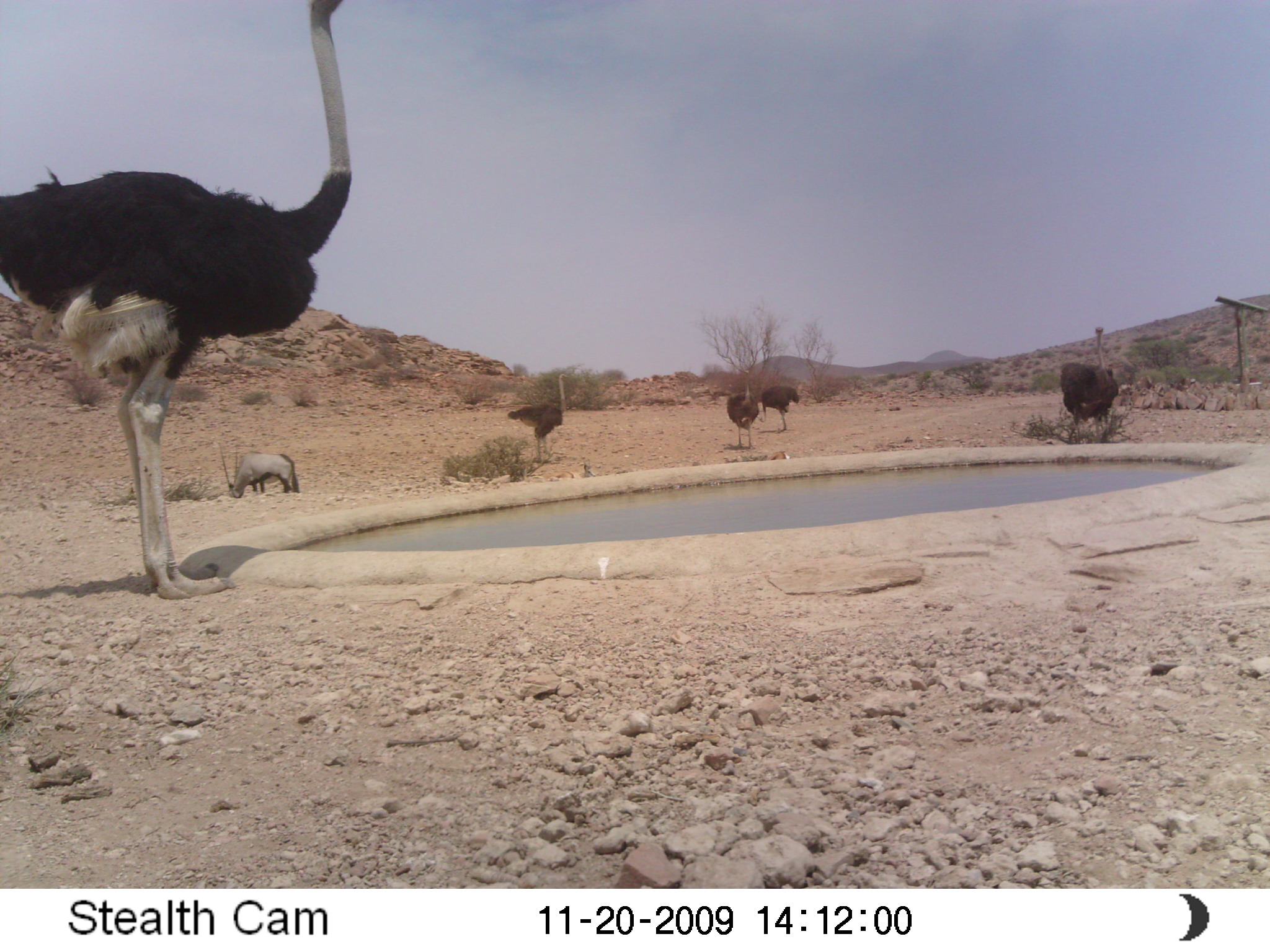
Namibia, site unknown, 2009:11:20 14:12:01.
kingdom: Animalia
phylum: Chordata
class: Aves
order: Struthioniformes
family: Struthionidae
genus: Struthio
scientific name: Struthio camelus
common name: common ostrich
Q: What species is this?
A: Struthio camelus (common ostrich).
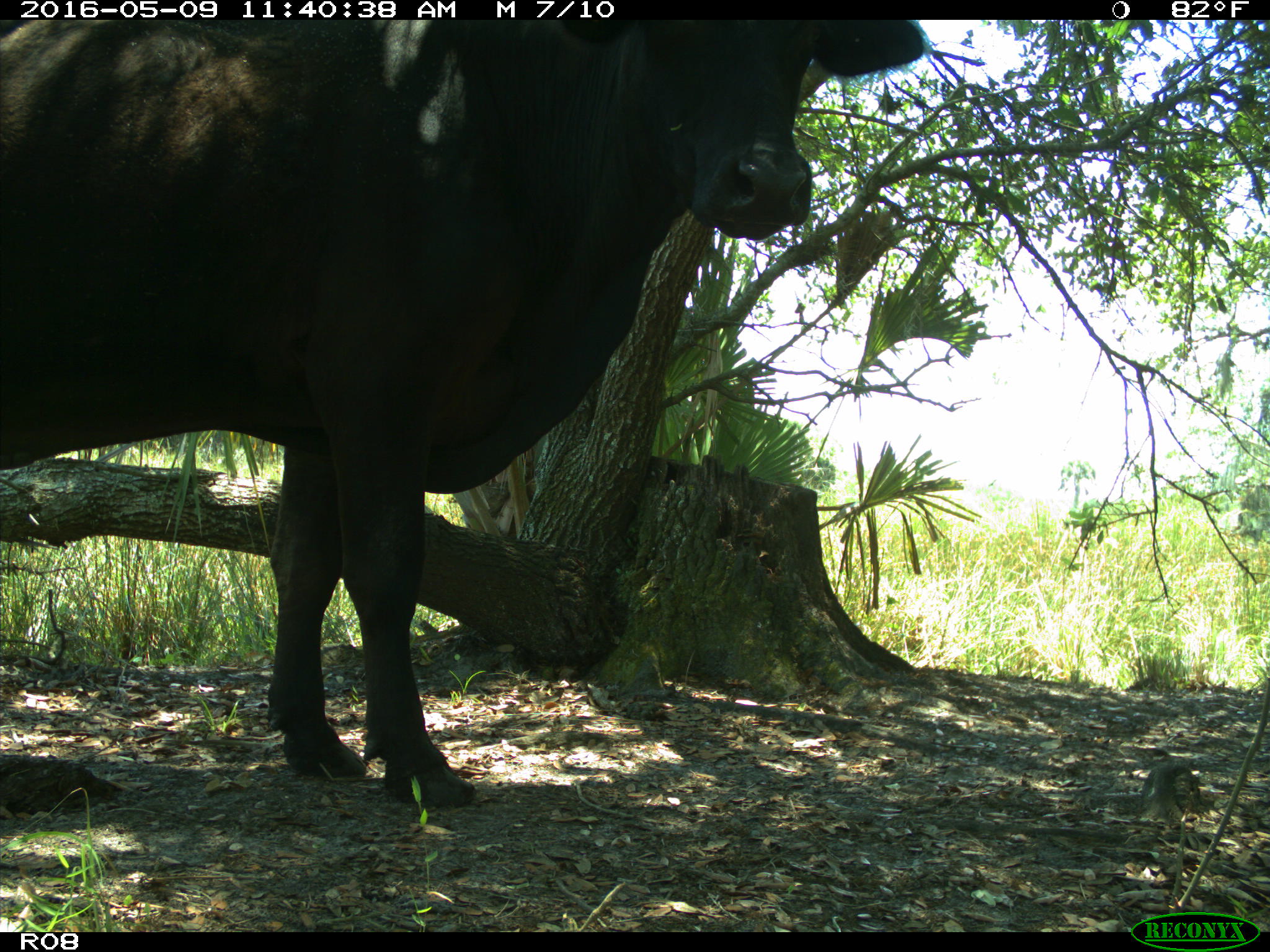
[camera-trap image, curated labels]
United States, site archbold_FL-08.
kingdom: Animalia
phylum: Chordata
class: Mammalia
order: Artiodactyla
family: Bovidae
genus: Bos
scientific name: Bos taurus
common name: domestic cow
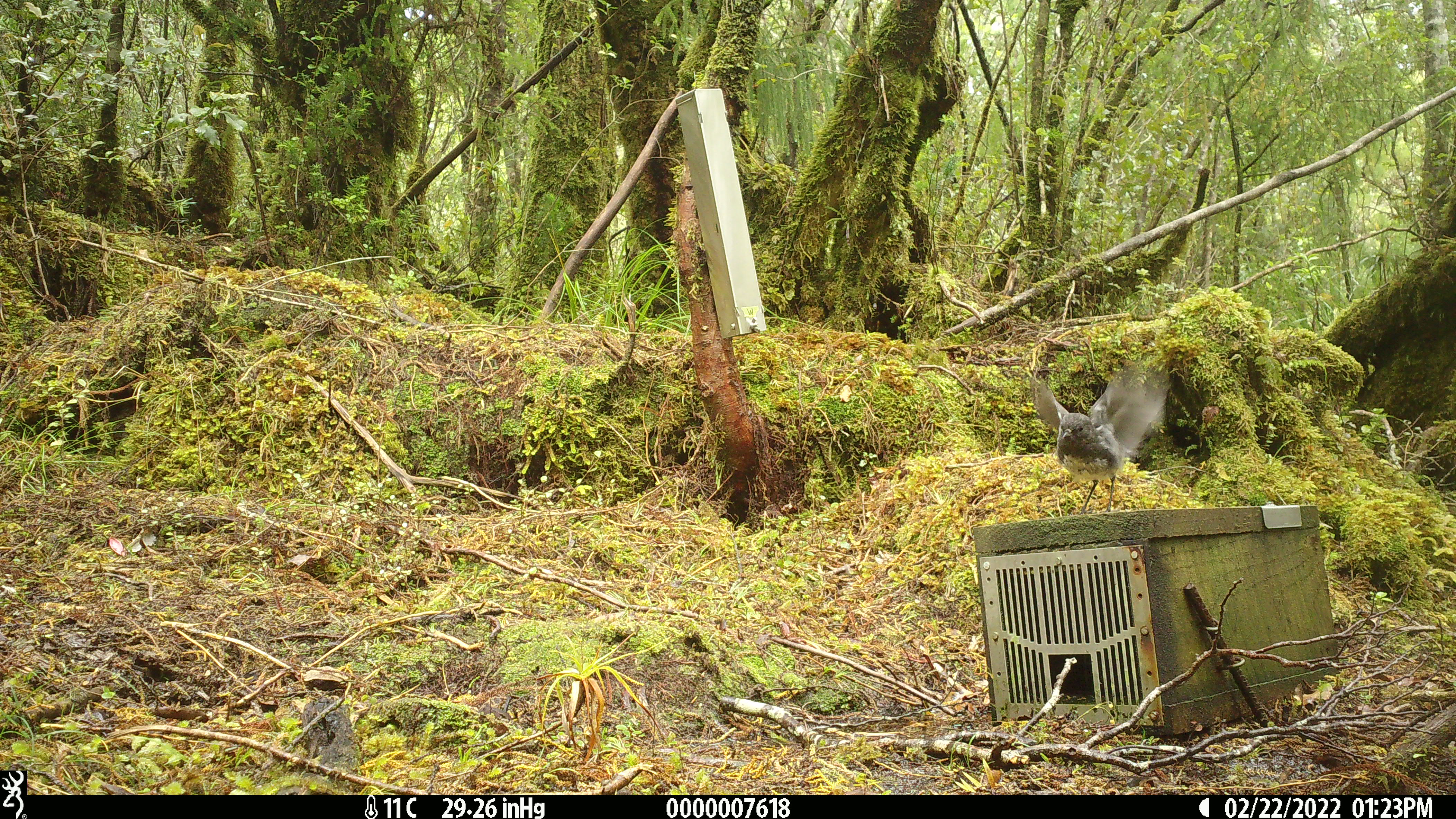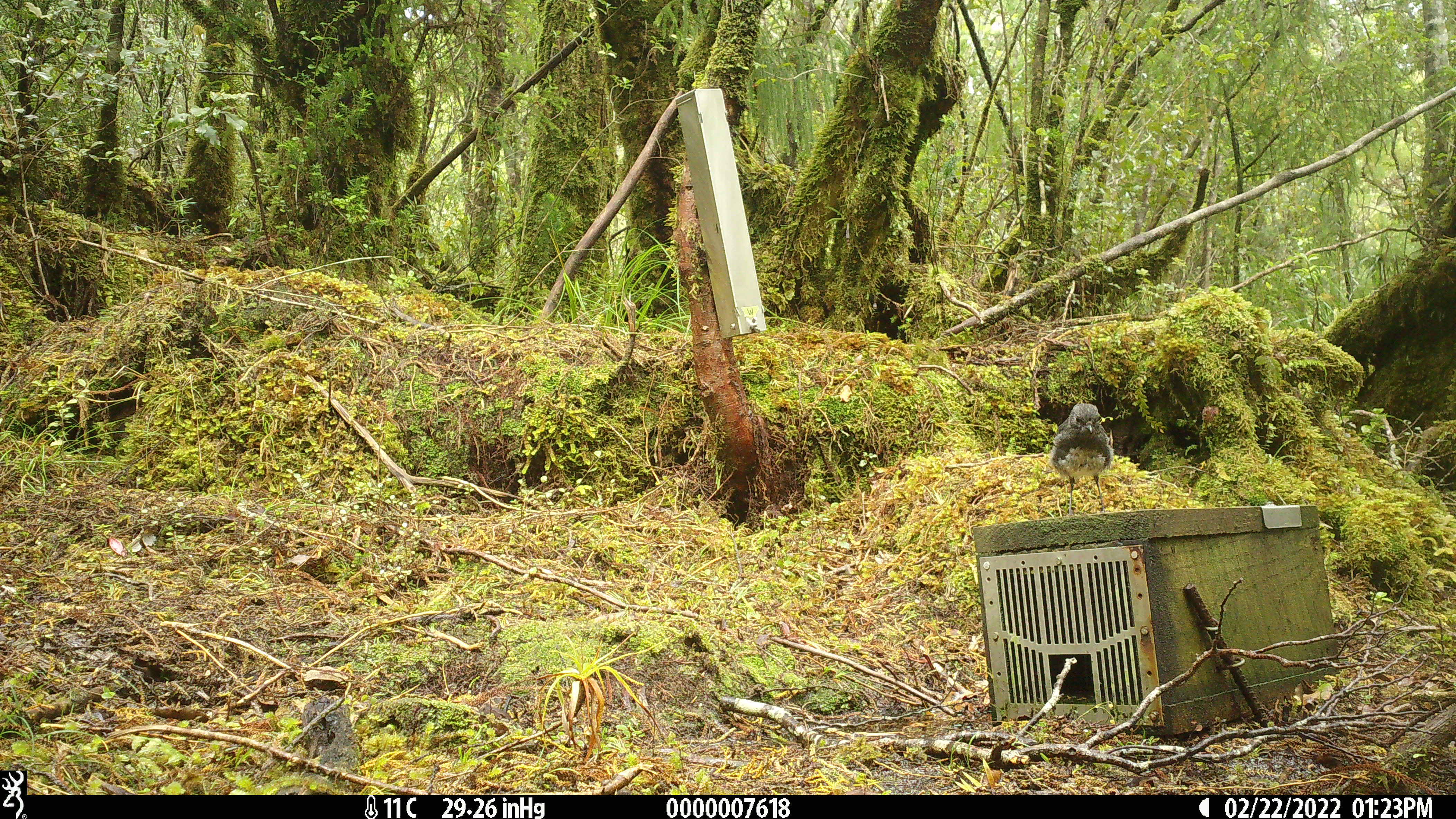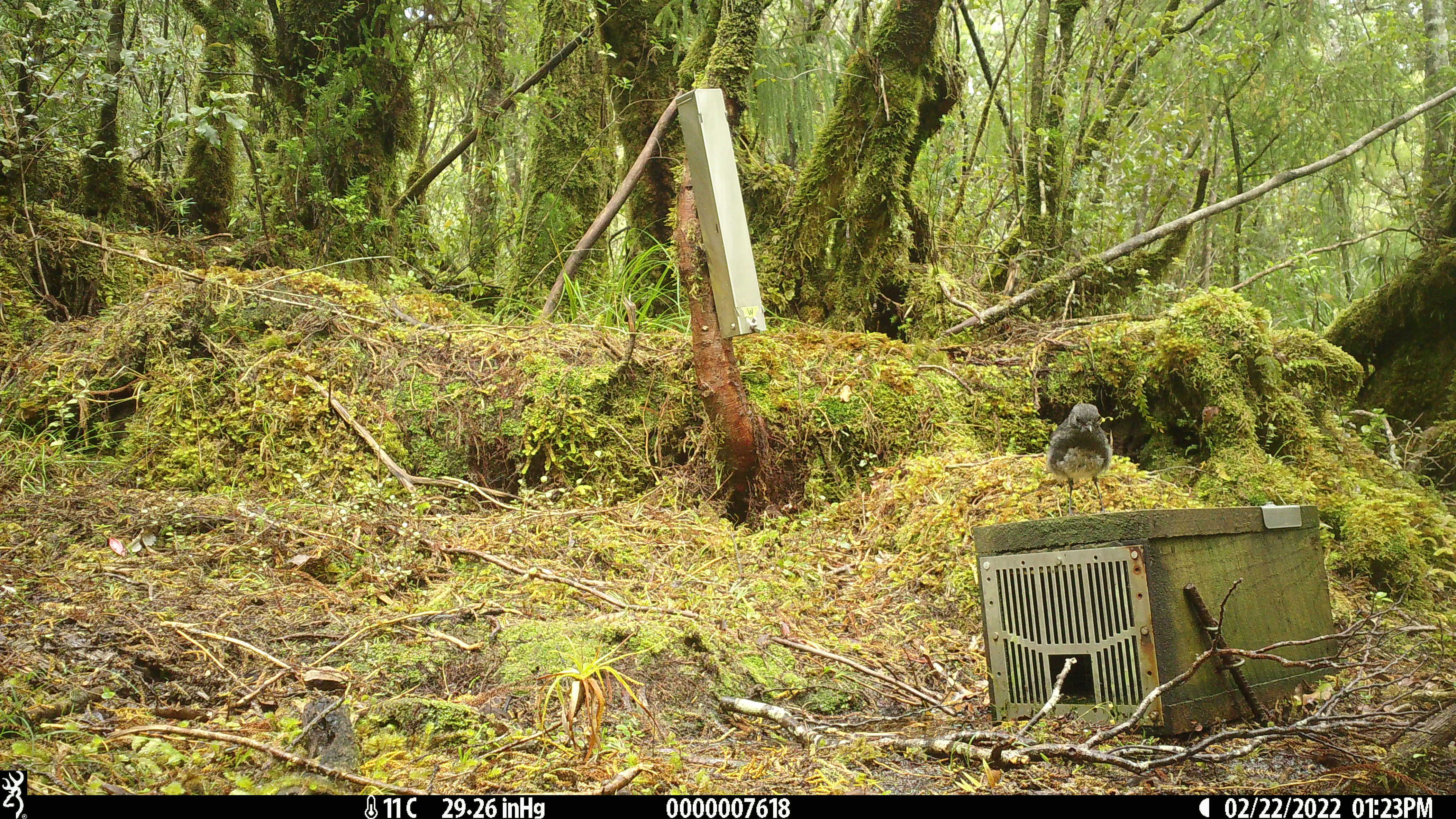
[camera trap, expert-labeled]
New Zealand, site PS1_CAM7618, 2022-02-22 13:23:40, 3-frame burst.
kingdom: Animalia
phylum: Chordata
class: Aves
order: Passeriformes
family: Petroicidae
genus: Petroica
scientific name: Petroica australis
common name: new zealand robin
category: robin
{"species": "robin (new zealand robin) (Petroica australis)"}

^^^^^^^^^^^^^^^^

__About this exercise__
In the entries above, find each line that has the word "site". Copy it.

__Written answer__
Namibia, site unknown, 2009:11:20 14:12:01.
United States, site archbold_FL-08.
New Zealand, site PS1_CAM7618, 2022-02-22 13:23:40, 3-frame burst.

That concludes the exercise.